▶ PASSAGE:
[Start]

Then the actual computation with the block can happen. Finally, to mark the buffer as available again, we need to call the release function. This again checks consistency, records the DoneEvent, and marks the buffer as done.

void release_status(sGatherData& data, int expected, cudaStream_t stream) {
    if(data.LayerIdx != expected) {
        throw std::logic_error("Gather data is not for the requested layer");
    }
    CUDA_CHECK(cudaEventRecord(data.DoneEvent, stream));
    data.Done = true;
}

void release_block(int layer_idx, cudaStream_t stream) {
    auto& gather_data = lookup_block_status(layer_idx);
    release_status(gather_data, layer_idx, stream);
}

Backward Pass

The backward pass is implemented in llama_model.cpp. The backward pass can similarly broken down, though it has more parts.

void LLamaModel::backward(Tensor inputs, Tensor targets, NCCLCommunicator& comm, int micro_step, int step) {
    // [define convenience variables]

    CUDA_CHECK(cudaMemcpyAsync(rs->Targets.Data, targets.Data, targets.bytes(), cudaMemcpyHostToDevice, main_stream));
    CUDA_CHECK(cudaEventRecord(rs->TransferDone, main_stream));

    bool last_step = micro_step == grad_accum_steps - 1;
    // on the first micro-step zero the gradients, as we're about to += accumulate into them
    if (micro_step == 0) {
        NvtxRange classifier_and_loss_range("zero gradients");
        // there are currently two state vars during the gradient accumulation inner loop:
        // 1) the losses accumulate += into rs->losses, reset here
        // 2) the gradients accumulate += into grads_memory, reset here
        fill_zero(rs->Losses, main_stream);
        Grads->start_micro_step(rs->SideStream, micro_step, grad_accum_steps);
        CUDA_CHECK(cudaEventRecord(rs->SideStreamEvent, rs->SideStream));
    } else {
        Grads->start_micro_step(main_stream, micro_step, grad_accum_steps);
    }

    // reset residual stream gradients (put here to work with gradient accumulation)

[End]

▶ SHORT TASK 1:
According to the passage, in which file is the backward pass implemented?

▶ DATA ENTRIES:

[Start]

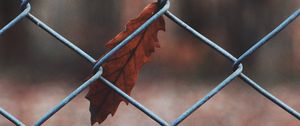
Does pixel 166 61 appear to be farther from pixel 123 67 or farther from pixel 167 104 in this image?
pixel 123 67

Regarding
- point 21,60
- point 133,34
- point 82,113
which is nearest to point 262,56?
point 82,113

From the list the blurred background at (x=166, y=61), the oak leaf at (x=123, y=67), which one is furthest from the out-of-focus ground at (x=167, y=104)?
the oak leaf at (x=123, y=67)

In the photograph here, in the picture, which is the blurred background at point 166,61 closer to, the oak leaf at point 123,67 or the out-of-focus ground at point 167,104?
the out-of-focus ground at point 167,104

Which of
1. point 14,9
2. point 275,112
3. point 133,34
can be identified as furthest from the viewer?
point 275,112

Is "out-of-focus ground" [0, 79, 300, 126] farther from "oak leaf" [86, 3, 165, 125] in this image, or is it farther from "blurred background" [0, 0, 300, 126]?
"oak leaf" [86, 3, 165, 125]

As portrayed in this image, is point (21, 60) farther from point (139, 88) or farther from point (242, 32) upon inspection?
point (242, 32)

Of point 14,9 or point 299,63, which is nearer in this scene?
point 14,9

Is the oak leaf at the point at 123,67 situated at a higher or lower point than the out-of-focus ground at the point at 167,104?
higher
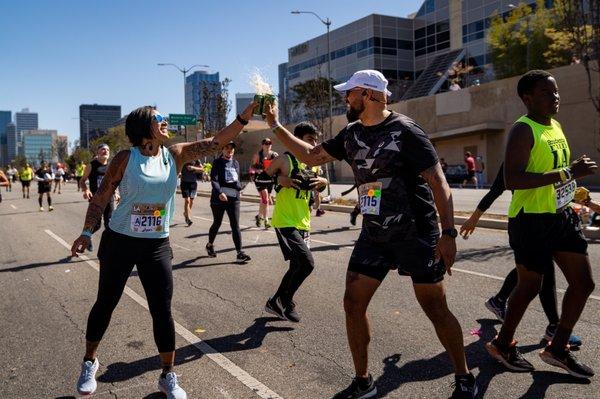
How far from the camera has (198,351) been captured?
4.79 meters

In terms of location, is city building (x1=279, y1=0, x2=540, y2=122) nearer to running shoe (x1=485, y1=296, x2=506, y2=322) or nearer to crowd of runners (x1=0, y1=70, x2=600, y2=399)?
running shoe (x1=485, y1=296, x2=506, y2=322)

[End]
[Start]

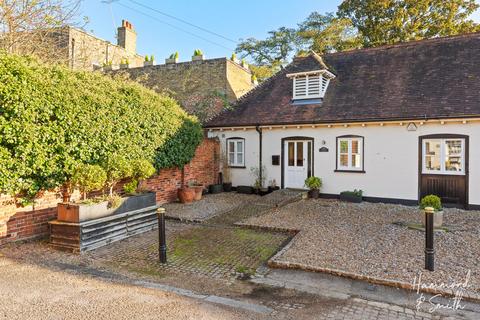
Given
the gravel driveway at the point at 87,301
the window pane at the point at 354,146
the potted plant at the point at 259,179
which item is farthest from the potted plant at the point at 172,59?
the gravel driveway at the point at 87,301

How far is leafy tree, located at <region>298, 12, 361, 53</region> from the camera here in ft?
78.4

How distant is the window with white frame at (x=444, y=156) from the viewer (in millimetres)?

[End]

▶ SHORT TASK 2:
Among the entries, reproduce the lines from the line with "From the list" up to and including the line with "4.79 meters", renaming "blurred background" to "hazy backdrop" and leaving everything else unchanged. Omit the pictures from your answer.

▶ FINAL ANSWER 1:
llama_model.cpp

▶ FINAL ANSWER 2:
From the list the hazy backdrop at (x=166, y=61), the oak leaf at (x=123, y=67), which one is furthest from the out-of-focus ground at (x=167, y=104)?
the oak leaf at (x=123, y=67)

In the photograph here, in the picture, which is the hazy backdrop at point 166,61 closer to, the oak leaf at point 123,67 or the out-of-focus ground at point 167,104?
the out-of-focus ground at point 167,104

Which of
1. point 14,9
2. point 275,112
3. point 133,34
can be identified as furthest from the viewer?
point 275,112

Is "out-of-focus ground" [0, 79, 300, 126] farther from "oak leaf" [86, 3, 165, 125] in this image, or is it farther from "hazy backdrop" [0, 0, 300, 126]?
"oak leaf" [86, 3, 165, 125]

As portrayed in this image, is point (21, 60) farther from point (139, 88) or farther from point (242, 32) upon inspection?
point (242, 32)

Of point 14,9 or point 299,63, which is nearer in this scene?
point 14,9

Is the oak leaf at the point at 123,67 situated at a higher or lower point than the out-of-focus ground at the point at 167,104?
higher
How far from the camera has (198,351) been captured?
4.79 meters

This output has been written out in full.